Marsactu.fr - 8/11/2013

"Les politiques refusent de regarder la réalité du centre-ville en face"


Vendredi 8 novembre, Jean-Marc Ayrault doit commencer sa visite ministérielle par une balade à pied sur le cours Belsunce. Une manière de signifier la priorité donnée à la rénovation du coeur de ville. En attendant de savoir si celle-ci sera l’objet d’une opération d’intérêt national sur le modèle d’Euroméditerranée, entretien avec l’urbaniste Philippe Méjean qui a participé à une étude sur 30 ans de politiques publiques à cet endroit.

BG

Cela ressemble un peu au calendrier de l’Avent : à la veille de la venue de Jean-Marc Ayrault à Marseille, chacun pose des hypothèses sur les présents que le premier ministre est censé apporter dans sa hotte. Sur la liste dressée lors du comité interministériel d’il y a un an, figurait la création d’une nouvelle opération d’intérêt national (OIN) en charge de la rénovation du centre de la ville. Si rien ne fuite sur la réalité d’une telle annonce, on sait d’ores et déjà que les pas du premier ministre devrait le conduire dans la matinée à visiter le quartier Belsunce, exemplaire des fragilités du coeur populaire de la métropole et de l’incapacité des politiques publiques à y remédier durablement. Le récent rapport de la chambre régionale des comptes sur Marseille Aménagement, le bras armé municipal de la rénovation, en est une parfaite illustration.

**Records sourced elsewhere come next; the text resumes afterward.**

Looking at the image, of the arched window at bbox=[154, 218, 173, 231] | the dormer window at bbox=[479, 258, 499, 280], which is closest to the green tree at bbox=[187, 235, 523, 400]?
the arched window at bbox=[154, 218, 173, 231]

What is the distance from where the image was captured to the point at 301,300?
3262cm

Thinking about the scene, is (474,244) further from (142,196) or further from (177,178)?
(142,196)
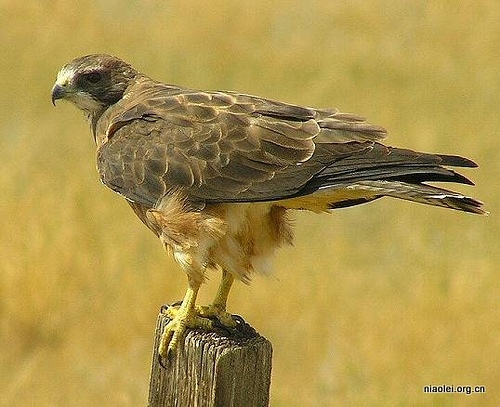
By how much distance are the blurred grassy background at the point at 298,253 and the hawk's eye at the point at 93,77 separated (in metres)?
2.48

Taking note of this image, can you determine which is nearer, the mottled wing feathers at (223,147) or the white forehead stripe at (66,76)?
the mottled wing feathers at (223,147)

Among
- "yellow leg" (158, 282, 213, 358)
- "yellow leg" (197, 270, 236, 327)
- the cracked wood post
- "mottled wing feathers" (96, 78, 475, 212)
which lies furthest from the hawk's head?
the cracked wood post

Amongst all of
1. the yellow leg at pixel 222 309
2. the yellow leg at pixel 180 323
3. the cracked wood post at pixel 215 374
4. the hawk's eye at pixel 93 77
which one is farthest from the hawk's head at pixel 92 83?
the cracked wood post at pixel 215 374

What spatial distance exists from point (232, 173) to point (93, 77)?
4.91 feet

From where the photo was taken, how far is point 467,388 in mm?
7801

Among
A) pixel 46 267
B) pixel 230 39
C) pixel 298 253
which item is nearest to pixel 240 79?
pixel 230 39

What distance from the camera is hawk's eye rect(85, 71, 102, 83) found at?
6.53 m

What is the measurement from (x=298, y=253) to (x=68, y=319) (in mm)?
2265

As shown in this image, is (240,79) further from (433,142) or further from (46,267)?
(46,267)

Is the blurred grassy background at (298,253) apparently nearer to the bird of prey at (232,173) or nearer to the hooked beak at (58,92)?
the hooked beak at (58,92)

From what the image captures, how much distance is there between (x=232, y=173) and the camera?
545 centimetres

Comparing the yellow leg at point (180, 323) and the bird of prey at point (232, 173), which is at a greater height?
the bird of prey at point (232, 173)

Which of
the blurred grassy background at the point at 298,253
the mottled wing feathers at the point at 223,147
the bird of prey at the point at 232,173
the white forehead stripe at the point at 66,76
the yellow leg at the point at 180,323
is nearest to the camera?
the yellow leg at the point at 180,323

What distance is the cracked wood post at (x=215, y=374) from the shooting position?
435 centimetres
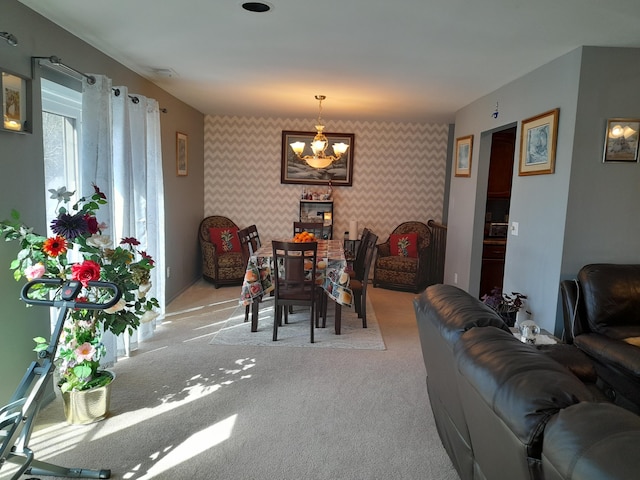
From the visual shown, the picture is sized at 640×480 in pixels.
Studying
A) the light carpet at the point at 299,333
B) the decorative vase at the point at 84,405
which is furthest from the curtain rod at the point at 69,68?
the light carpet at the point at 299,333

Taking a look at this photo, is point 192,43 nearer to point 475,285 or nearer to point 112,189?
point 112,189

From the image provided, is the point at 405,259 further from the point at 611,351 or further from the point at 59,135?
the point at 59,135

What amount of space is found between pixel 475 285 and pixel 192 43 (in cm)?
395

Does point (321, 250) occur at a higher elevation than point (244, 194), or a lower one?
lower

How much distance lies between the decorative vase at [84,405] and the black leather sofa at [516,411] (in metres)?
2.00

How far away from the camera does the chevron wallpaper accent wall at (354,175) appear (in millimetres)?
6883

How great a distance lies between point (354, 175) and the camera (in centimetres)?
696

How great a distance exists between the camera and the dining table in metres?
4.18

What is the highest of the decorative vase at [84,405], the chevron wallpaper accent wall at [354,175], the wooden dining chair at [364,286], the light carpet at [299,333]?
the chevron wallpaper accent wall at [354,175]

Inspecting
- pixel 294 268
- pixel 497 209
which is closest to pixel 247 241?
pixel 294 268

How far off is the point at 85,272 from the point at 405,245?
16.3ft

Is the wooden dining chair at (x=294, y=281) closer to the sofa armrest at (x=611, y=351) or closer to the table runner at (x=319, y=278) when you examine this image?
the table runner at (x=319, y=278)

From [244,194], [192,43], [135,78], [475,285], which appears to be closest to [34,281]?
[192,43]

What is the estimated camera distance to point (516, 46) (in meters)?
3.09
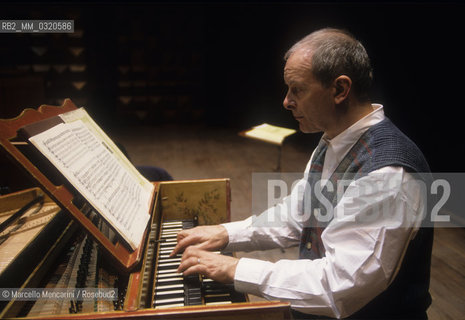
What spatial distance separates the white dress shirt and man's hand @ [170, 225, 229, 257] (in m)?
0.25

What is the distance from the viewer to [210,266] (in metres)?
1.04

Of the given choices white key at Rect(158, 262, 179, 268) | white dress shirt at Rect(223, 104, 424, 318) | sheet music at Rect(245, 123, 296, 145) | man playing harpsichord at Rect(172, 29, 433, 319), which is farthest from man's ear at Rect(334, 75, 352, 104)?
sheet music at Rect(245, 123, 296, 145)

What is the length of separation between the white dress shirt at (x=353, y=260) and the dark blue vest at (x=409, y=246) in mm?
69

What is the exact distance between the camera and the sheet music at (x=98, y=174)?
3.05 ft

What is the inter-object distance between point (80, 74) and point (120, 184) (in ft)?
20.0

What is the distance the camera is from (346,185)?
3.67ft

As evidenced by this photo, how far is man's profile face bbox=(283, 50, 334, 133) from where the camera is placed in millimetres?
1102

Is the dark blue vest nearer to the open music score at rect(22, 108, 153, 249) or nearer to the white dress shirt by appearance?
the white dress shirt

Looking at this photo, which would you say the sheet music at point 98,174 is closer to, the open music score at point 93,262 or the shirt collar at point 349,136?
the open music score at point 93,262

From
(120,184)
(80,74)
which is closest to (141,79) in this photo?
(80,74)

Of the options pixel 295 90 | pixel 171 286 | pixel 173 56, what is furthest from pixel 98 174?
pixel 173 56

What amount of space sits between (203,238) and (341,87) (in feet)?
2.27

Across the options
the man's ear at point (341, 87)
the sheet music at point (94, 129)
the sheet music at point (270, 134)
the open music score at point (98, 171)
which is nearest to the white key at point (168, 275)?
the open music score at point (98, 171)

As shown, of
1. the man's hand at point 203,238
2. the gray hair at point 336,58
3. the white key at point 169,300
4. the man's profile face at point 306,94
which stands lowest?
the white key at point 169,300
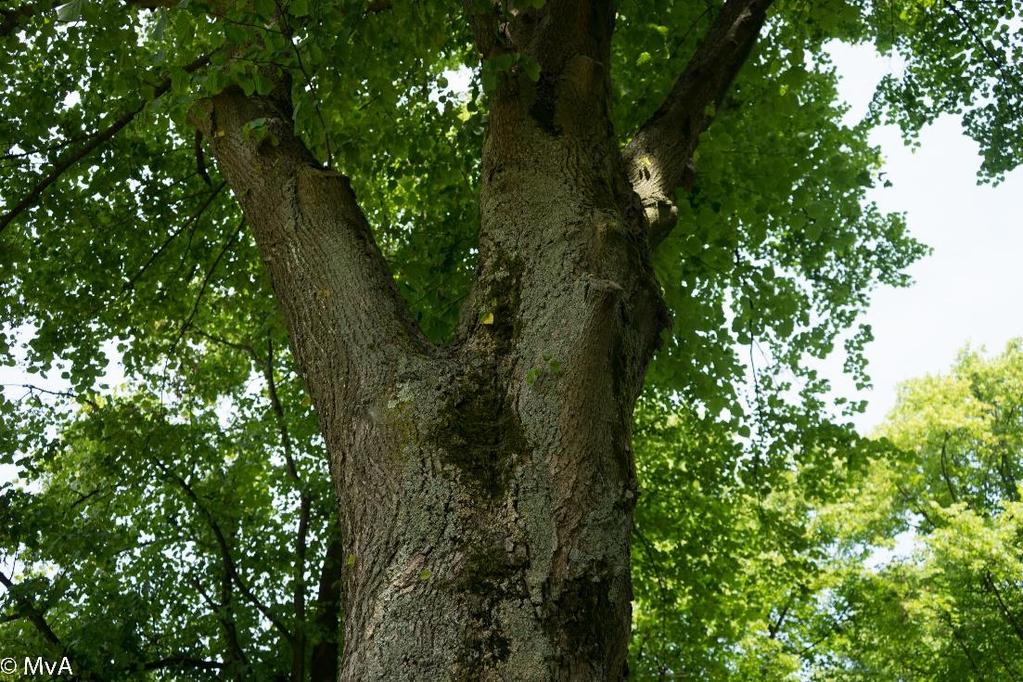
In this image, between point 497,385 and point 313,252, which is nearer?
point 497,385

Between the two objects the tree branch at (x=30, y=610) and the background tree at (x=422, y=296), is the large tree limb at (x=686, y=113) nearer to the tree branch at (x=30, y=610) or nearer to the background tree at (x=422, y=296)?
the background tree at (x=422, y=296)

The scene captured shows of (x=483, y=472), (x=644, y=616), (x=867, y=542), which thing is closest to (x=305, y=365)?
(x=483, y=472)

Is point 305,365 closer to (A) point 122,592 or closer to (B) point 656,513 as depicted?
(A) point 122,592

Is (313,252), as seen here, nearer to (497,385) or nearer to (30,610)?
(497,385)

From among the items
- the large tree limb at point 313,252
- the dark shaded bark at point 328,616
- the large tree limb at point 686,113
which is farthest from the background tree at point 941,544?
the large tree limb at point 313,252

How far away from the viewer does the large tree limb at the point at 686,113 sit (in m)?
4.31

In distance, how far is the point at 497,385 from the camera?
3.18m

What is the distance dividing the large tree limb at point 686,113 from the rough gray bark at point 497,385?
0.24 m

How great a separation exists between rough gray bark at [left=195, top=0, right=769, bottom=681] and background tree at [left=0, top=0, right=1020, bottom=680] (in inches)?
0.5

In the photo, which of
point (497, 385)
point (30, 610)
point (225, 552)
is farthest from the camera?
point (225, 552)

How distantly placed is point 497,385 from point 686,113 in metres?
2.07

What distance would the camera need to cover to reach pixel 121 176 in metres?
7.24

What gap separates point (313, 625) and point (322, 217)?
19.3 ft

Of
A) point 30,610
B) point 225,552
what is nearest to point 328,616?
point 225,552
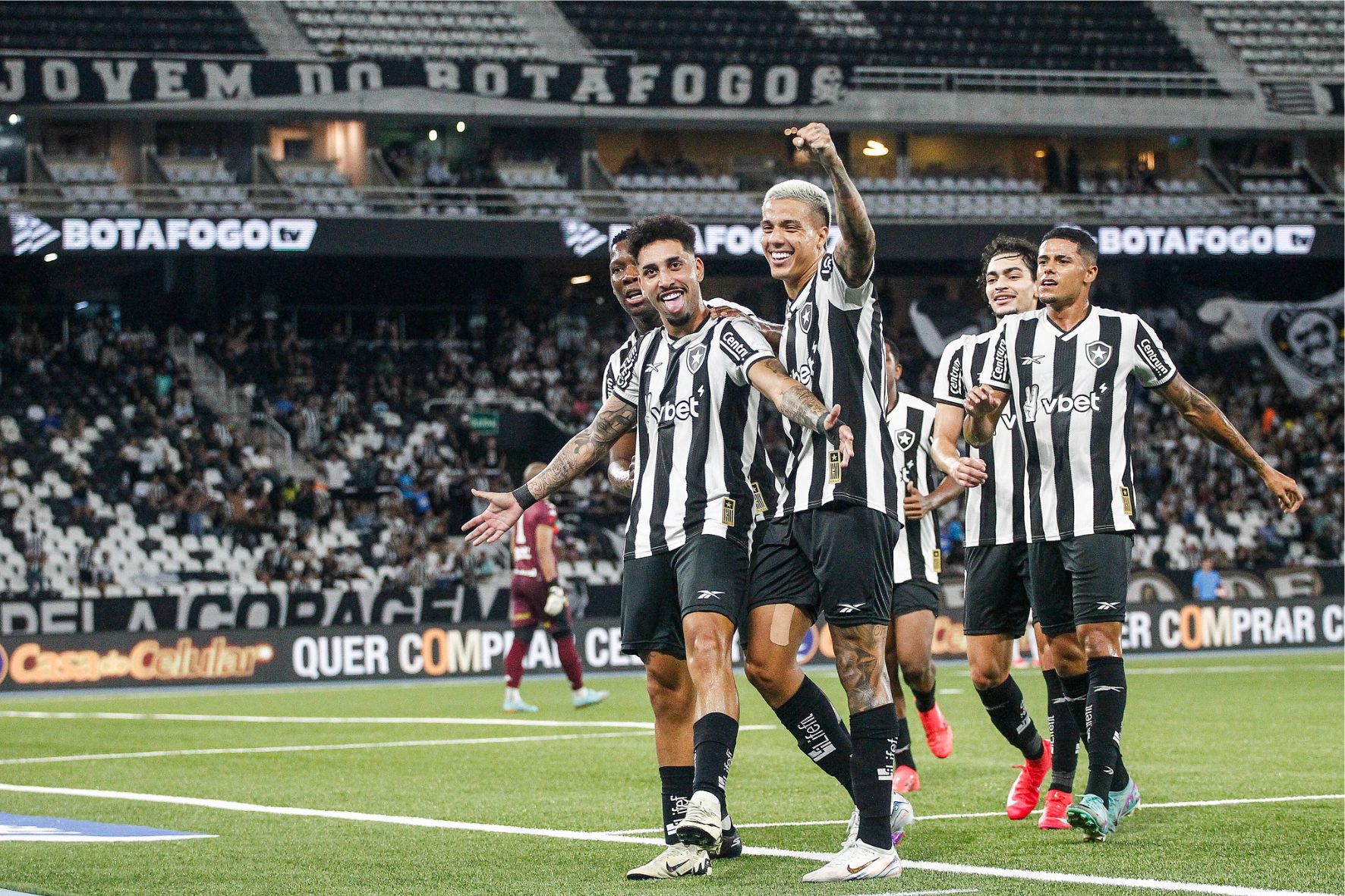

Une équipe de chercheurs de l’Institut d’urbanisme et d’aménagement régional (IUAR) a planché durant deux ans sur cette question de la mise en valeur du centre-ville et rendu un rapport intitulé "Marseille : les fragilités comme moteur pour l’invention d’une centralité métropolitaine originale ?" Urbaniste, Philippe Méjean a participé à cette étude menée en partenariat avec le service habitat et cohésion sociale de la communauté urbaine et le ministère du développement durable. Il dresse un bilan sans concession sur 30 ans de politiques publiques dans le centre-ville de Marseille.

Marsactu : Depuis 30 ans, les politiques de rénovation urbaine se succèdent sur le centre-ville sans que l’on puisse constater de changement. Peut-on parler d’échec ?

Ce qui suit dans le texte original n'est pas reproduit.